Commodore 64 – L’ordinateur le plus vendu de tous les temps

En 1982, avec le Commodore 64, un ordinateur domestique est arrivé sur le marché qui a éclipsé tout ce qui était arrivé auparavant.

Un fier 1500 D-Mark a dû être payé pour le Commodore 64 au début des années 1980. Mais vous avez également un ordinateur personnel avec un équipement de pointe – du moins pour le moment. Un processeur de 1 méga cœur (MOS 6510 ou MOS 8500 pour le C64 / II) fonctionnait dans le C64. La puce graphique pouvait afficher 320 x 200 pixels en 16 couleurs. La mémoire principale avait 65536 octets (64 kilo-octets). 38 911 octets de ceci pourraient être utilisés pour les programmes BASIC. Le point culminant absolu était la puce sonore polyphonique en trois parties MOS Technology SID 6581, à partir de laquelle, avec un peu de talent, vous pouviez tirer de véritables merveilles.

Le C64 avait également de nombreuses interfaces: un port utilisateur avec RS 232 C, un bus série IEC-BUS, un emplacement pour module et deux ports joystick / Lightpen. L’ordinateur peut être connecté à un moniteur disponible séparément ou à un téléviseur via la prise d’antenne. Le C64 avait un clavier de type machine à écrire (Qwerty) avec 62 touches et 4 autres pour 8 fonctions programmables.

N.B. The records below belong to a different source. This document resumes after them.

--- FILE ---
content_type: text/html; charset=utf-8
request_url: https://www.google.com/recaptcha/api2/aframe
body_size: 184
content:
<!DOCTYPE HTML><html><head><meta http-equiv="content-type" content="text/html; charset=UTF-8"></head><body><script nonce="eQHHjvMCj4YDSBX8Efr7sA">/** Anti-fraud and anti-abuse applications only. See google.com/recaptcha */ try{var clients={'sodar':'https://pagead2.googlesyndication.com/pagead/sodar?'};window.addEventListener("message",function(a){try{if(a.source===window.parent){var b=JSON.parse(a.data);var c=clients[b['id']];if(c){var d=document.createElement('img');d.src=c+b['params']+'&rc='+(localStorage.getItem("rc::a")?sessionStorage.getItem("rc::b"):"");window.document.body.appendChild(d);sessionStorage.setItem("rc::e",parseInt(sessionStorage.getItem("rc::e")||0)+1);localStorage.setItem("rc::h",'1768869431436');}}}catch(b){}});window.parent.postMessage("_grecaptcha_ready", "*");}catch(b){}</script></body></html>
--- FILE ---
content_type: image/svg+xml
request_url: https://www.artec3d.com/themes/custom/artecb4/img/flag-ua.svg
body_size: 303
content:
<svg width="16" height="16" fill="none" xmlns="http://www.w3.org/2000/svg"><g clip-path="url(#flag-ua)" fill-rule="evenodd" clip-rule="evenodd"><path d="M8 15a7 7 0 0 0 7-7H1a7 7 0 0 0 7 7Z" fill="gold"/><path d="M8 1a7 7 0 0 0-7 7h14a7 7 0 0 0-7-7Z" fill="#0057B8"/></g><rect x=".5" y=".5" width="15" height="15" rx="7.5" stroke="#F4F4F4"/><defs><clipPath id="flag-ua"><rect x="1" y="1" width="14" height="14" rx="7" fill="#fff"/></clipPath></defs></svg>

La base de données utilisait des cartouches de bande normales comme support de données

Commodore 64 - L'ordinateur le plus vendu de tous les temps
Commodore 64 – L’ordinateur le plus vendu de tous les temps

Il y avait deux options pour charger des jeux sur le C64. D’une part, vous pourriez utiliser le lecteur de disquette VC 1541 de 5,25 pouces, qui était presque aussi gros que l’ordinateur lui-même – et coûtait presque autant. Une disquette d’une capacité de seulement 166 kilo-octets a été utilisée comme support de stockage. Ce n’est qu’après qu’un deuxième cran avait été perforé avec un trou pour disquette que le verso pouvait être écrit.

Une autre possibilité était la soi-disant « datasette ». C’était une sorte de magnétophone avec lequel on pouvait utiliser des cassettes normales comme support de données (Fig. 2). Cependant, les processus de chargement et d’enregistrement étaient très lents, lourds et sujets aux erreurs. Différents bâtons de commande étaient également disponibles en tant qu’accessoires, dont la fabrication solide a survécu aux attaques par secousses les plus dures (Fig. 3).

Dans le passé, les programmes pouvaient être tapés à partir de revues spécialisées

Il y avait même des imprimantes à vendre. La qualité des impressions n’était bien sûr pas aussi bonne que celle des appareils modernes. Le langage de programmation du C64 s’appelait « BASIC » et, du fait qu’il n’était guère expliqué nulle part, il rendait fous de nombreux passionnés d’informatique. La plupart du temps, les gens se contentaient de taper des listes page par page de magazines spécialisés ou d’échanger des logiciels dans la cour d’école. Les disquettes en tant que suppléments de livret ne sont apparues qu’en 1987.

Commodore a produit le C64 pendant onze ans. Pendant ce temps, plus de 22 millions de pièces ont été vendues (d’autres sources parlent de 17 millions). Cela fait du C64 l’ordinateur le plus vendu au monde. La principale raison de ce succès était sans aucun doute que l’appareil n’était pas seulement proposé dans les magasins spécialisés, mais aussi dans les chaînes de grands magasins.